*GIVEN TASK*
Nothing should be left out: output all of the entries exactly.
[Begin DATA SECTION]
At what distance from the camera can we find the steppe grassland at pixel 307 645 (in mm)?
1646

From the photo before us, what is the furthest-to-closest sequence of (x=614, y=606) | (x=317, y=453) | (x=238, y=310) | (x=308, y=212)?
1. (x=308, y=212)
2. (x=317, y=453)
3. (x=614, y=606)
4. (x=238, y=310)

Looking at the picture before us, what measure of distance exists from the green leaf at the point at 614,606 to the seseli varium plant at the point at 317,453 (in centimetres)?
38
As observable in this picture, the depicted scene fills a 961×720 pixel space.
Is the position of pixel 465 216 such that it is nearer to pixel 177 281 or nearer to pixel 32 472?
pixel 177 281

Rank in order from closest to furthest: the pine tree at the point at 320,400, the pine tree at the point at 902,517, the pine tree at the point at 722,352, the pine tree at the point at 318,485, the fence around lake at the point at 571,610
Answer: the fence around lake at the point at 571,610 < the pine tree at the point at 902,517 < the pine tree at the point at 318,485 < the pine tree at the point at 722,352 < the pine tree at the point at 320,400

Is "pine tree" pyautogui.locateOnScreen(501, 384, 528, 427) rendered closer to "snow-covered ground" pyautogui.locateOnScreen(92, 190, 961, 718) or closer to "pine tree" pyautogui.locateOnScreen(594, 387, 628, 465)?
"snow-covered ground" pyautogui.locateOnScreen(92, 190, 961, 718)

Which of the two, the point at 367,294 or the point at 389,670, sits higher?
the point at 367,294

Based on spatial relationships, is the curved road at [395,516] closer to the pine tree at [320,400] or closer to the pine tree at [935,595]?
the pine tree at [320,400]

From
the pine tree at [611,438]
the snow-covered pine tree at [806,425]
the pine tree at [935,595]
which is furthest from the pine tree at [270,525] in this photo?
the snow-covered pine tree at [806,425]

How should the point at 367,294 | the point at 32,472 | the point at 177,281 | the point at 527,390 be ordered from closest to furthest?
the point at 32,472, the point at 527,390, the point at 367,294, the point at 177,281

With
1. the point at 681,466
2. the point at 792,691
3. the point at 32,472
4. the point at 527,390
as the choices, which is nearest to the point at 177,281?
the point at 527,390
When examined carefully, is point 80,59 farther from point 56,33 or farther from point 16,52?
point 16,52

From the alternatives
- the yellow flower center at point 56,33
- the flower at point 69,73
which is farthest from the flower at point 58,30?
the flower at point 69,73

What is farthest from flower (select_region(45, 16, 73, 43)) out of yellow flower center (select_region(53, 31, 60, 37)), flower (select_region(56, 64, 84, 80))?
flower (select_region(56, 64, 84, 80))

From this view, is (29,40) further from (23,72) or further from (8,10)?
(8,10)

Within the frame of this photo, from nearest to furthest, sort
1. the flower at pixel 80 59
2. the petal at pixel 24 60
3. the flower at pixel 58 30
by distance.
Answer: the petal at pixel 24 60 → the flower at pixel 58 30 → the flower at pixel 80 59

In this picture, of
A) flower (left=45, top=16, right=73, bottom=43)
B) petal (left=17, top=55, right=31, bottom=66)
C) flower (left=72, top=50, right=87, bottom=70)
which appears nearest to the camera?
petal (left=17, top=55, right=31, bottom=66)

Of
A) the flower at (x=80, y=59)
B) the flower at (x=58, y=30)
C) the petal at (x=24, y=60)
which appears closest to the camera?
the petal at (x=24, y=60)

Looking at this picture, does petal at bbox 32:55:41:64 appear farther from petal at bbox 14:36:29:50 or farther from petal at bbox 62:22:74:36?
[End DATA SECTION]
*ANSWER TO THIS PROBLEM*
At what distance from the camera can we find the steppe grassland at pixel 307 645 (in mm)?
1646

From the photo before us, what is the furthest-to-closest sequence of (x=614, y=606) | (x=317, y=453) | (x=238, y=310) | (x=308, y=212)?
1. (x=308, y=212)
2. (x=317, y=453)
3. (x=614, y=606)
4. (x=238, y=310)

Looking at the picture before us, what measure of distance exists from the green leaf at the point at 614,606 to the seseli varium plant at the point at 317,453 (in centimetres)?
38
As observable in this picture, the depicted scene fills a 961×720 pixel space.
Is the position of pixel 465 216 such that it is nearer to pixel 177 281 or nearer to pixel 32 472?
pixel 177 281

Rank in order from closest to furthest: the pine tree at the point at 320,400, the pine tree at the point at 902,517, the pine tree at the point at 722,352, the pine tree at the point at 318,485, the fence around lake at the point at 571,610
Answer: the fence around lake at the point at 571,610 < the pine tree at the point at 902,517 < the pine tree at the point at 318,485 < the pine tree at the point at 722,352 < the pine tree at the point at 320,400

Is "pine tree" pyautogui.locateOnScreen(501, 384, 528, 427) rendered closer to "snow-covered ground" pyautogui.locateOnScreen(92, 190, 961, 718) or closer to "pine tree" pyautogui.locateOnScreen(594, 387, 628, 465)?
"snow-covered ground" pyautogui.locateOnScreen(92, 190, 961, 718)

Which of the two, the point at 367,294 or the point at 389,670, sits higher?
the point at 367,294

Based on spatial relationships, is the curved road at [395,516] closer to the pine tree at [320,400] or closer to the pine tree at [935,595]?
the pine tree at [320,400]

From
the pine tree at [611,438]
the snow-covered pine tree at [806,425]
the pine tree at [935,595]
which is furthest from the pine tree at [270,525] in this photo?
the snow-covered pine tree at [806,425]

How should the point at 367,294 | the point at 32,472 | the point at 177,281 | the point at 527,390 be ordered from closest to furthest?
the point at 32,472, the point at 527,390, the point at 367,294, the point at 177,281

With
1. the point at 681,466
2. the point at 792,691
3. the point at 32,472
4. the point at 527,390
as the choices, which is nearest to the point at 177,281?
the point at 527,390
When examined carefully, is point 80,59 farther from point 56,33 or farther from point 16,52?
point 16,52

From the alternatives
- the yellow flower center at point 56,33
- the flower at point 69,73
which is farthest from the flower at point 58,30?
the flower at point 69,73

What is farthest from flower (select_region(45, 16, 73, 43)) out of yellow flower center (select_region(53, 31, 60, 37)), flower (select_region(56, 64, 84, 80))?
flower (select_region(56, 64, 84, 80))

From this view, is (29,40) further from (23,72) or further from (8,10)?
(8,10)

Within the frame of this photo, from nearest to furthest, sort
1. the flower at pixel 80 59
2. the petal at pixel 24 60
3. the flower at pixel 58 30
by distance.
Answer: the petal at pixel 24 60 → the flower at pixel 58 30 → the flower at pixel 80 59

In this picture, of
A) flower (left=45, top=16, right=73, bottom=43)
B) petal (left=17, top=55, right=31, bottom=66)
C) flower (left=72, top=50, right=87, bottom=70)
which appears nearest to the camera?
petal (left=17, top=55, right=31, bottom=66)

Of
A) the flower at (x=80, y=59)
B) the flower at (x=58, y=30)
C) the petal at (x=24, y=60)
which appears closest to the camera?
the petal at (x=24, y=60)

Looking at this picture, does petal at bbox 32:55:41:64 appear farther from petal at bbox 14:36:29:50 or farther from petal at bbox 62:22:74:36?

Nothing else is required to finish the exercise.